The second imperative, Vecoli said, “is these are real people’s lives. These are real people’s dream journals and family histories and confessions and we have an important responsibility to ensure that while those are protected and preserved they are also treated with the utmost respect and confidentiality.”

Collection available to researchers

Because they are old documents that have been stored in less-than-ideal conditions, the Benjamin Karpman Papers are in fragile condition. Once Kunzel sorted the contents, Tretter Collection staff digitized the documents, and made them available to researchers, albeit with a rigorous approval process.

Researchers associated with an institution that has an institutional review board (IRB) must apply to their board to access the papers, Vecoli said. All researchers, regardless of IRB involvement, are required to sign an agreement.

“The agreement is several pages long. It basically says, ‘I understand in using these records I’m going to see information I’m not allowed to see and I promise not to see it,’” Vecoli said. “They promise not to reveal or distribute or make public any of the confidential information they are seeing.”
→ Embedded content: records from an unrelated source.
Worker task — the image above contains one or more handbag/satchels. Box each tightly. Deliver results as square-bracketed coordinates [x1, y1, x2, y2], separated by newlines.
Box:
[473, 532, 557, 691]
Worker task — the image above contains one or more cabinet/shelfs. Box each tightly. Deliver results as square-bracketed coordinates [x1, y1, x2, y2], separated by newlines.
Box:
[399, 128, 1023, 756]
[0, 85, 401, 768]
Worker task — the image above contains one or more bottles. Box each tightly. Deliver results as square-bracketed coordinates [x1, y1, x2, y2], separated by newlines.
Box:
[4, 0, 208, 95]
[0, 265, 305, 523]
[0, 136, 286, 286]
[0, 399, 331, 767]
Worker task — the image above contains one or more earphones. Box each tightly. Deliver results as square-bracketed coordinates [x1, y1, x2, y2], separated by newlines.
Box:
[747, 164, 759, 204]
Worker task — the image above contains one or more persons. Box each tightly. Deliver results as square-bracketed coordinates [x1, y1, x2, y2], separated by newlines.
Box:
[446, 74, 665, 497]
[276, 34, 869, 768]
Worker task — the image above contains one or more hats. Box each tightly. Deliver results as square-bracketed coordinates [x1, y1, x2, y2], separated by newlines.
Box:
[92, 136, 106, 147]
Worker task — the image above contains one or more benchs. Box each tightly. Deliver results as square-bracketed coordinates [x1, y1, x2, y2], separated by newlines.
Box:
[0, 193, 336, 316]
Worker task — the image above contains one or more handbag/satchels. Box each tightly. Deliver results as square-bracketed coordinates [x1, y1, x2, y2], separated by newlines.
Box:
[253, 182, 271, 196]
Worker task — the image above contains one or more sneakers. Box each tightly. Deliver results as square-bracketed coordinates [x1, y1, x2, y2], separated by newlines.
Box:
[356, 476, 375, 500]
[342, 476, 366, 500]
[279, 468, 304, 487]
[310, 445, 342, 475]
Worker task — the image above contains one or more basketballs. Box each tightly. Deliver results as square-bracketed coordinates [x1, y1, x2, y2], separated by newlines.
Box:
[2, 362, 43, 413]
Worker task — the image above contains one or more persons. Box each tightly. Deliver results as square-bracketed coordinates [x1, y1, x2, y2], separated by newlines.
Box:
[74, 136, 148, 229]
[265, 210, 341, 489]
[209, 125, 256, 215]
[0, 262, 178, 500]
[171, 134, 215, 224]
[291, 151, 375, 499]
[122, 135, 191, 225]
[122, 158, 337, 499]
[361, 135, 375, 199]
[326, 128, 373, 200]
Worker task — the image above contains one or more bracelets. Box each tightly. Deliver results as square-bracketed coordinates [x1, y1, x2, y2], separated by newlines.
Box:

To further protect the privacy of Karpman Papers’ subjects, Tretter staff have assigned a common identifier or pseudonym for each individual in the collection, Vecoli said. “We have assigned a 157 pseudonyms.” This way the writers cannot be clearly identified in research, but researchers have a common language to refer to each of the subjects.

Researchers also can’t take photos of the archive or ask for copies, Vecoli explained. They can take notes, but: “We get to review their notes.” This approach may seem overprotective, but Vecoli thinks is essential to preserving the integrity of a collection that feels rare and powerful.

“We’re doing everything that we can think of to try and create an environment where people understand the responsibility they have in reviewing these materials and treat the collection with the respect it deserves,” she said. “This is an important collection, and it needs to be treated that way.”